He had his first taste of India when he arrived in New Delhi on an assignment for the Australian Broadcasting Corporation in 1990. Almost two decades later, having scratched extensively beneath the surface of the vast country, writer, Christopher Kremmer has captured its quirks and oddities in an amusing, entertaining manner in his work, Inhaling The Mahatma. The globe-trotting writer speaks to Alpana Chowdhury about his India experience
Christopher
Kremmer first set foot in India in 1990, as a young Australian reporter.
In 1993, he married an Indian journalist, Janaki Bahadur. And in 2006
he published a sprawling portrait of India – Inhaling the Mahatma. Combining
an objective, journalistic approach with a perspective influenced by
living with an Indian family, Kremmer introduces the reader to an operatic
cast of political Brahmins, Prime Ministers, cyber coolies, so-called
messiahs of low castes, architects, missionaries, pandas, lawyers, marriage
registrars, domestic helps and even naive hijackers of planes, all brilliantly
nuanced.
Though Kremmer specifies that his portrayal of India’s momentous struggles focusses mainly on the past 15 years, which marked a decisive stage in the nation’s progress, his book, in fact, goes much beyond these years. From the epic age of the Ramayana, through the Mohenjodaro civilisation, Rajput and Mughal rules and colonial period to March 7, 2006, when the Sankat Mochan temple in Varanasi was rocked by powerful bombs, Kremmer encapsulates the entire history of the complex nation, moving from the micro to the macro with effortless ease.

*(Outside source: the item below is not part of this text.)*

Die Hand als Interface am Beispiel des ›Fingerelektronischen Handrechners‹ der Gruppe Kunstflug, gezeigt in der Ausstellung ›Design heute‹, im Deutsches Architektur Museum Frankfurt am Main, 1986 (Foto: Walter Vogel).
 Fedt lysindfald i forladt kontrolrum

What makes Inhaling… eminently readable are anecdotes from the writer’s carefully recorded notebook (he even jots down arguments his parents-in-law have on current events!). Whether it is his encounters with politicians like V.P. Singh and Amar Singh, who stand delightfully stripped of their pretensions, his coverage of a Rajiv Gandhi election campaign when the latter charmingly offers him an ice mint while popping lozenges himself, to keep him going through the rigours of campaigning in the heat of summer, or his neurotic hunt for the marriage registrar in the betel-stained, urine-stenched corridors of the Tis Hazari court, Kremmer captures the quirks and oddities of a difficult-to-define country in an amusing, entertaining manner. “Rather than rendering it in dry, historical terms, I have chosen to tell India’s story in the context of my own changing life there,” he explains in the preface to his book. “The experience of living within a Hindu family on the fringes of Old Delhi, more than anything else, allowed me to discern the fundamental difference between the tolerant Hinduism of the majority and the less appealing kind practised by power-hungry politicians.”
Inhaling...
is therefore pleasantly devoid of pre-conceived ideas, pedagogical theories
or rosy-eyed notions of Indian spirituality. Yes, he does seem to convert
to Hinduism towards the end of the book, but he does so after a long-drawn
search of his essential self. Dunking himself in the muddy waters of
the Ganga, in Varanasi, clasping his hands together tight in front of
a lowered forehead, he concludes profoundly, ‘Ishwar ek hain.’ Next
moment, as he climbs the ghat towards his bundle of clothes, he hopes
no thief has stolen his sandals. The ‘global gypsy’, who lives in Australia
for the major part of the year, talks about his India experience.
Your first impression of India...
Most foreign visitors just want a first taste of India before deciding how long they’ll stay. I’d taken a job based in New Delhi without ever having visited it, so it was a bit of a gamble. Like it or not, I was coming for at least two years! It was eerie looking out over Delhi at night, from the plane window, at this vast city, which even then had a population almost twice that of my own country. I scribbled a note to myself promising to do my best to be fair in my reporting for the Australian Broadcasting Corporation. I’ll never forget the date – July 11, 1990. Every year I mark the anniversary. It was one of those turning points in my life.